Um diagnóstico da crise

Estou na apresentação, no IEDI (Instituto de Estudos de Desenvolvimento Industrial), do novo sensor econômico criado pelo IPEA (Instituto de Pesquisas Econômicas Aplicadas).

A abertura foi do Ministro Roberto Mangabeira Unger. Vale a pena um resumo, pois, apesar de um tanto generalista quanto às conclusões finais, foca os principais aspectos da crise internacional, aqueles efetivamente relevantes.

Relevem erros de digitação, já que o material está saindo em tempo real.

Apresentação de Roberto Mangabeira Unger

Brasil na primeira ordem da discussão mundial e seu destino entrelaçado com a nova ordem mundial.

Agora não se trata de construir um parque industrial, mas de reconstruí-lo e democratizá-lo ao mesmo tempo, nas circunstâncias da crise.

O cerne do sistema industrial brasileiro, construído em meados do século passado, é a produção em larga escala de bens e serviços padronizados, por processos rígidos e mão de obra semi-especializada e relações de trabalho hierárquica e muito especializada. O fordismo já tardio, com padrões de excelência fabril mas retrógrado no paradigma tecnológico e gerencial.

Duas tarefas simultâneas de reconstrução. No centro industrial, acelerar a passagem rumo a um paradigma de construção mais flexível e mais vocacionado à inovação permanente.

Uma segunda tarefa, menos conhecida e mais difícil: organizar no resto do país, fora do centro industrial, uma travessia direta do pré para o pós-fordismo, sem passar pela etapa intermediária.

Em todos lugares do mundo, as maiores empresas cercadas por uma penumbra de empresas menores e inovadoras. Quando inovações dão certo, assimiladas por empresas maiores, ou pela compra das menores pelas maiores. Falta ao Brasil essa penumbra das pequenas inovativas.

Podemos executar tarefas com efeitos da crise.

Para isso, participar ativamente da discussão da crise e reorientar o rumo do debate.

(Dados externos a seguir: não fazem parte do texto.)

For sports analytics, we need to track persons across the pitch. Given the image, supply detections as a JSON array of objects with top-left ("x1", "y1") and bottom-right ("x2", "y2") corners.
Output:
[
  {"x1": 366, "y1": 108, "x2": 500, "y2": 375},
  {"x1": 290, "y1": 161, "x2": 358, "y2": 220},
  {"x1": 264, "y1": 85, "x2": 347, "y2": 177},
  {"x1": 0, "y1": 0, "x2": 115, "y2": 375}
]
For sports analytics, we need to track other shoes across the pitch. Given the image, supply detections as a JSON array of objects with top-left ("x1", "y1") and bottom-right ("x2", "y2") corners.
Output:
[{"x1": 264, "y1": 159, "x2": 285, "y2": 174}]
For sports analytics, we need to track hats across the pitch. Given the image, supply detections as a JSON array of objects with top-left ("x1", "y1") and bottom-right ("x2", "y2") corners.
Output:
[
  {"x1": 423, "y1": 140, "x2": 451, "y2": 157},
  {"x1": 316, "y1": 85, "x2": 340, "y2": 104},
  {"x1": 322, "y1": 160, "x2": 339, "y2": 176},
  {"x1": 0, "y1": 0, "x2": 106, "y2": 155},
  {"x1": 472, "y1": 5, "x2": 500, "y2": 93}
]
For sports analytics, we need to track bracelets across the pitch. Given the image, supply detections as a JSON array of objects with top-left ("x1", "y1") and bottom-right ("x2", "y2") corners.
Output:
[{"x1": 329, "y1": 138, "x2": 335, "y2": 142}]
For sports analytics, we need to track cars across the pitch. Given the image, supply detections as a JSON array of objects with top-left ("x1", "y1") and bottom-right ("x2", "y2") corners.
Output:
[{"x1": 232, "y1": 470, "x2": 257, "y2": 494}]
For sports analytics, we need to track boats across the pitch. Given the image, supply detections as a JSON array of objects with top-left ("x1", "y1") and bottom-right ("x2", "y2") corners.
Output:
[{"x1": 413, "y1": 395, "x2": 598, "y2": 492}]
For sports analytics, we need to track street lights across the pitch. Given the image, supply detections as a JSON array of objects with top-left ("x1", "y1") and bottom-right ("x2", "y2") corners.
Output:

Nada é mais impressionante no debate do que a pobreza das idéias que o orientam. Não há nenhuma idéia disponível, a não ser um keynesianismo mumificado.

1.    Necessidade de regular mercados financeiros.

2.    Necessidade de adotar políticas fiscais e monetárias expansionistas.

A eficácia depende de avanço em três outras áreas que mal afloraram:

1 Necessidade de enfrentar e superar desequilíbrios estruturais na economia mundial, entre países superavitários em comércio e poupança (China) e os deficitários (EUA). Nos anos 90 o motor foi o acerto implícito entre China e EUA. Esse motor destroçado.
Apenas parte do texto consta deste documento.